【カトマンズ金子淳】ネパール中部で25日に起きた巨大地震で、ネパール政府の災害担当者は27日、死者が3218人、負傷者も6500人以上に上ったと明らかにした。
AFP通信が伝えた。
インドや中国など周辺国も含めた死者は約3300人となった。
また、地元紙ヒマラヤン・タイムズ(電子版)によると、ネパール政府当局者は死者数が8000人を超える可能性があるとの見方を示しており、死者数はさらに増える見込み。
一方、地震で雪崩が発生し、少なくとも17人が死亡した世界最高峰エベレスト(8848メートル)のベースキャンプ付近など高地では数百人が取り残され、救助を待っているという。

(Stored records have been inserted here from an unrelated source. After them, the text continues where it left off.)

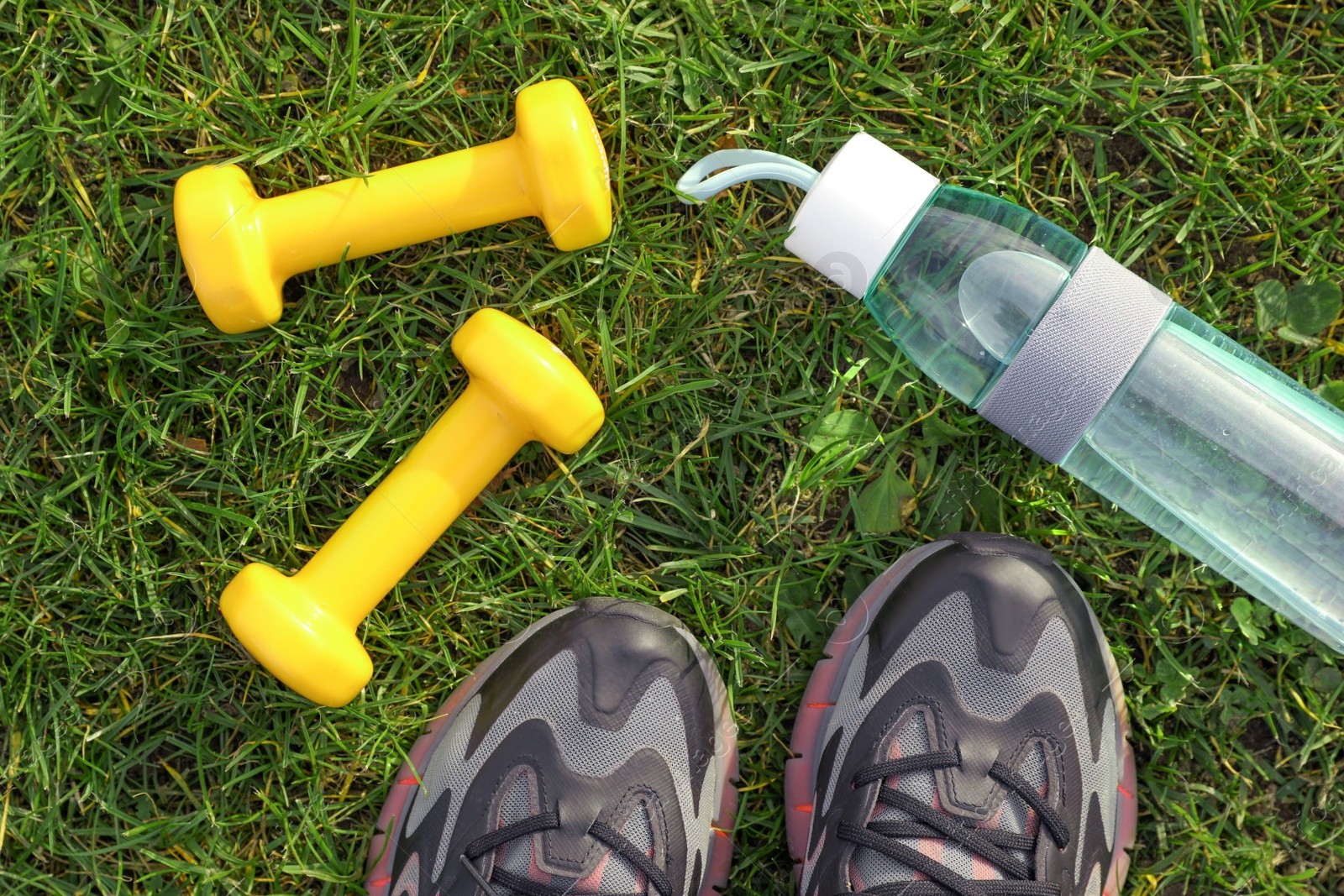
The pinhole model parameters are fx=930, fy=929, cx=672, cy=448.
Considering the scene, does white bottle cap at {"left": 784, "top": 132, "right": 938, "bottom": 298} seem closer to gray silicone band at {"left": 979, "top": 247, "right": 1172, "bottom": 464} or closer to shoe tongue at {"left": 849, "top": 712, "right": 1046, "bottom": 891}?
gray silicone band at {"left": 979, "top": 247, "right": 1172, "bottom": 464}

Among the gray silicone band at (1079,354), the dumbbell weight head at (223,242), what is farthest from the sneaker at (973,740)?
the dumbbell weight head at (223,242)

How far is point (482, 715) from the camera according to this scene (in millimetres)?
1869

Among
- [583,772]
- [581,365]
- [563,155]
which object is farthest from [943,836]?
[563,155]

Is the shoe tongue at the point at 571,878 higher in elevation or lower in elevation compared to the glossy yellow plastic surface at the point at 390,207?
lower

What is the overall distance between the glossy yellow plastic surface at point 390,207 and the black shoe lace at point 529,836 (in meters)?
1.08

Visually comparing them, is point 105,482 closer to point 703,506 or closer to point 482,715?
point 482,715

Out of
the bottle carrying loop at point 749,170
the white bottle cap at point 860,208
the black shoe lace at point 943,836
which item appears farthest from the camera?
the black shoe lace at point 943,836

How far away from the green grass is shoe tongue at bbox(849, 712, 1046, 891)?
21 centimetres

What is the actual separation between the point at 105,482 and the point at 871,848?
1.69 metres

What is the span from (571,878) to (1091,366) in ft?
4.37

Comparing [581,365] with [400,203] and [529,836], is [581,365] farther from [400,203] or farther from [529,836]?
[529,836]

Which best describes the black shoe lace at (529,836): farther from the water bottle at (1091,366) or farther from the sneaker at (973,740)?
the water bottle at (1091,366)

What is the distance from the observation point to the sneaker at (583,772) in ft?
5.92

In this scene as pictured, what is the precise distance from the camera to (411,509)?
66.6 inches
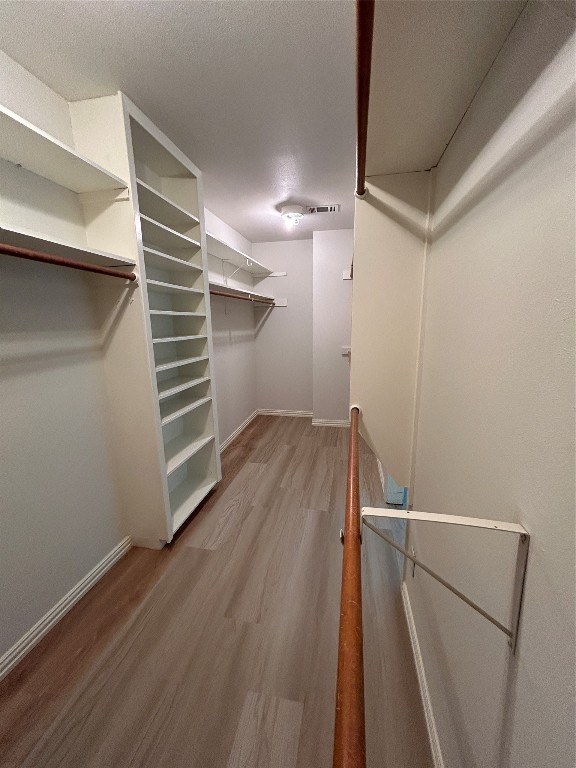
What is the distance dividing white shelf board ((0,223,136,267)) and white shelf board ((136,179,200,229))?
1.44 feet

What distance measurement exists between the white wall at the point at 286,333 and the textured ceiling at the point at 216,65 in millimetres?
2066

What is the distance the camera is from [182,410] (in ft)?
6.41

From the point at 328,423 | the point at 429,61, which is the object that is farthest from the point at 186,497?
the point at 429,61

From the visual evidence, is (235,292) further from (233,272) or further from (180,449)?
(180,449)

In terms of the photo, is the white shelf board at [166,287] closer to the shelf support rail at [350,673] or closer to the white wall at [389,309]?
the white wall at [389,309]

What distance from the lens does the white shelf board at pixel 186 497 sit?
193cm

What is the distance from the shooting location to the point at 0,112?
0.87m

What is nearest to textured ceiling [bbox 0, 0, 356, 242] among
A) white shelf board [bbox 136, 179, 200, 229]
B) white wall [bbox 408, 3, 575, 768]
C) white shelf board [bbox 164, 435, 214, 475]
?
white shelf board [bbox 136, 179, 200, 229]


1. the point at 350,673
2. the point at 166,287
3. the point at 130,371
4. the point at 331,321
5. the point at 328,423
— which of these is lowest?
the point at 328,423

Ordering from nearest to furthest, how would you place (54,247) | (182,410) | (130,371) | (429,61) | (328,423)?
1. (429,61)
2. (54,247)
3. (130,371)
4. (182,410)
5. (328,423)

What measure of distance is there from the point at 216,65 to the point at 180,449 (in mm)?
2100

ヒマラヤ山脈のふもとに広がる小国ネパールで、国際空港はカトマンズの「トリブバン国際空港」のみ。
他の空港は国内線の小型機しか発着できない。
トリブバン国際空港は相次ぐ余震で断続的に閉鎖されているうえ、発着を待つ便で混雑。
空港ホームページによると、27日朝も到着便は「キャンセル」や「遅延」が相次いでいる。

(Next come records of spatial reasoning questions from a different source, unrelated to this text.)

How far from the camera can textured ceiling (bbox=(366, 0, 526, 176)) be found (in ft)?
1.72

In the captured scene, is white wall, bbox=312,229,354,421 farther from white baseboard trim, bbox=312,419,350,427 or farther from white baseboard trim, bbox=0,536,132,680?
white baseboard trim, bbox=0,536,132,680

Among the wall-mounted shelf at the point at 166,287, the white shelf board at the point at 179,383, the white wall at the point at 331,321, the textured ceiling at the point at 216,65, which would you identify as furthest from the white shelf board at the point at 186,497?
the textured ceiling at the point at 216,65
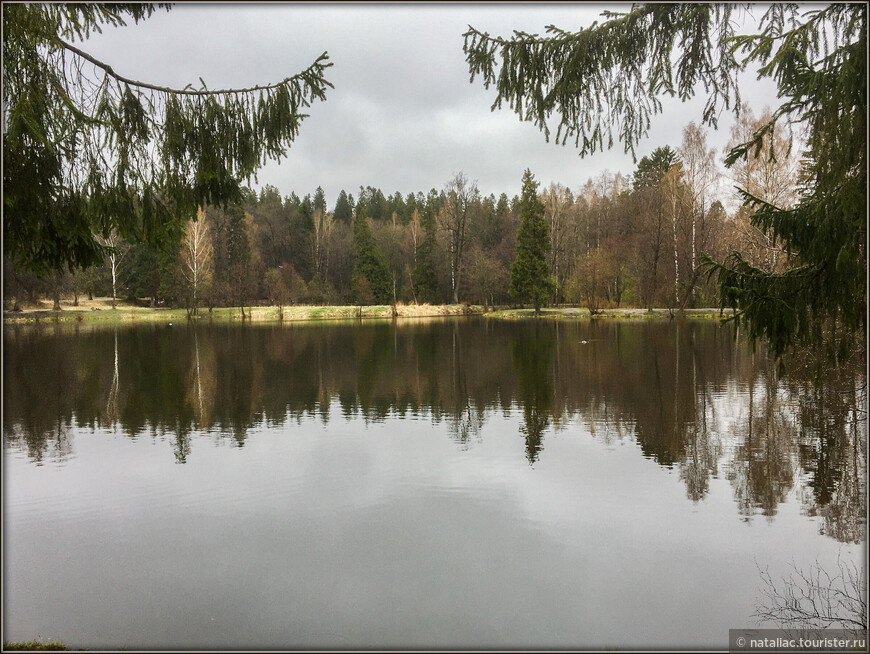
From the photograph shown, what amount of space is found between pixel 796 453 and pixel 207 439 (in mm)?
8301

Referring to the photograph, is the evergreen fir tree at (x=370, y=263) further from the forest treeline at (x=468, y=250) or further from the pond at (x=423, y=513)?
the pond at (x=423, y=513)

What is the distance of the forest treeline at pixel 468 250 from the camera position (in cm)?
3559

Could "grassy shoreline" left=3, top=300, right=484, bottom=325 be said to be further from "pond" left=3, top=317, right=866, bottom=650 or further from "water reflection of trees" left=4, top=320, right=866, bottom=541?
"pond" left=3, top=317, right=866, bottom=650

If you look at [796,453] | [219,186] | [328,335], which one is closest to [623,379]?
[796,453]

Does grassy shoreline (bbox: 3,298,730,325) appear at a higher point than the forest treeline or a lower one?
lower

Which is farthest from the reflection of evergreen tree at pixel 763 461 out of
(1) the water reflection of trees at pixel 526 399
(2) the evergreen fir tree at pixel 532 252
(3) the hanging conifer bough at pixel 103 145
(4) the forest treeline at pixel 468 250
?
(2) the evergreen fir tree at pixel 532 252

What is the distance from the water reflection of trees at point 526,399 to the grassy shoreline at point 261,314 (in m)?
23.0

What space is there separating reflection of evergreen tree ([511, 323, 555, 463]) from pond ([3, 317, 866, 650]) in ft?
0.35

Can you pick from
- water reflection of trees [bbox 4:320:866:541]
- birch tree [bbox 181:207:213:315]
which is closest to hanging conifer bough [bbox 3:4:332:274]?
water reflection of trees [bbox 4:320:866:541]

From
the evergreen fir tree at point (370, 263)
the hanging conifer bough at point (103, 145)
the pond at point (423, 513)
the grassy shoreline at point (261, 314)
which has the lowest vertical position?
the pond at point (423, 513)

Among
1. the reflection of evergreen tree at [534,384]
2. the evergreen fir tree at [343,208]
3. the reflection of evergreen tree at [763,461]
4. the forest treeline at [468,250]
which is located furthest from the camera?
the evergreen fir tree at [343,208]

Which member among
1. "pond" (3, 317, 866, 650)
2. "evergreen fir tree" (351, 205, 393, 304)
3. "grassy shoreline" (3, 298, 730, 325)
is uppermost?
"evergreen fir tree" (351, 205, 393, 304)

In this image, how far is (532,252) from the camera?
4806 centimetres

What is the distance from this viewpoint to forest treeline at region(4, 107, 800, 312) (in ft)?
117
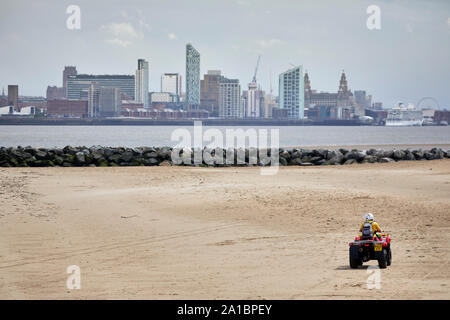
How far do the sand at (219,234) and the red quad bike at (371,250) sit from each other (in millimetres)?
284

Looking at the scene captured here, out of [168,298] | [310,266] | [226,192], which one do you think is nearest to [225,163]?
[226,192]

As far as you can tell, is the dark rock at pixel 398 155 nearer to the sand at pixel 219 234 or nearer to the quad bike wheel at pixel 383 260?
the sand at pixel 219 234

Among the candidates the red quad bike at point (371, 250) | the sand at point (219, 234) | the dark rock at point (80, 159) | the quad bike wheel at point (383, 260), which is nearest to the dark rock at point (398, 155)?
the sand at point (219, 234)

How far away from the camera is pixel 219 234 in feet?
46.5

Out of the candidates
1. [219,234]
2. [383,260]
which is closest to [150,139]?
[219,234]

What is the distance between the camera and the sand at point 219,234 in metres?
9.36

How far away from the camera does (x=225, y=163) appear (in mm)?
31500

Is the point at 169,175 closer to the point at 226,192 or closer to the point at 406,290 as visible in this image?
the point at 226,192

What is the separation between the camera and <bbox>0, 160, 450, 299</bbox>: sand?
30.7 ft

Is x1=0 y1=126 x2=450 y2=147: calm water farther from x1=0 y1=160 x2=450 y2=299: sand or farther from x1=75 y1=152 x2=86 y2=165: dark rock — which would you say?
x1=0 y1=160 x2=450 y2=299: sand

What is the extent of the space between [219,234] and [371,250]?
4.55m

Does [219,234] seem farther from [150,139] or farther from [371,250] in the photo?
[150,139]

このため、各国から民間機でカトマンズを目指す緊急援助隊の中には、経由地で足止めされるなどして現地入りできない隊もある。
世界保健機関(WHO)によると、ネパールは人口1万人当たり、ベッドは50床、医者も2.1人しかいない。
ロイター通信によると、カトマンズ市内の病院は建物の外まで数百人のけが人であふれかえり、治療が追いついていない。
病院の担当者は「地震はこの国の緊急時の病院インフラのもろさを露呈させた」と語った。
また、険しい山々に阻まれ、救出活動は難航している。
震源地に近いゴルカ地区の当局者は、各地で地滑りが発生し、山道で被災地を目指す救援隊が到着できないと語った。
また、国際支援団体の担当者も地滑りの影響で孤立化した村が200~300はあると指摘し、多くの人が生き埋めになっている可能性に言及した。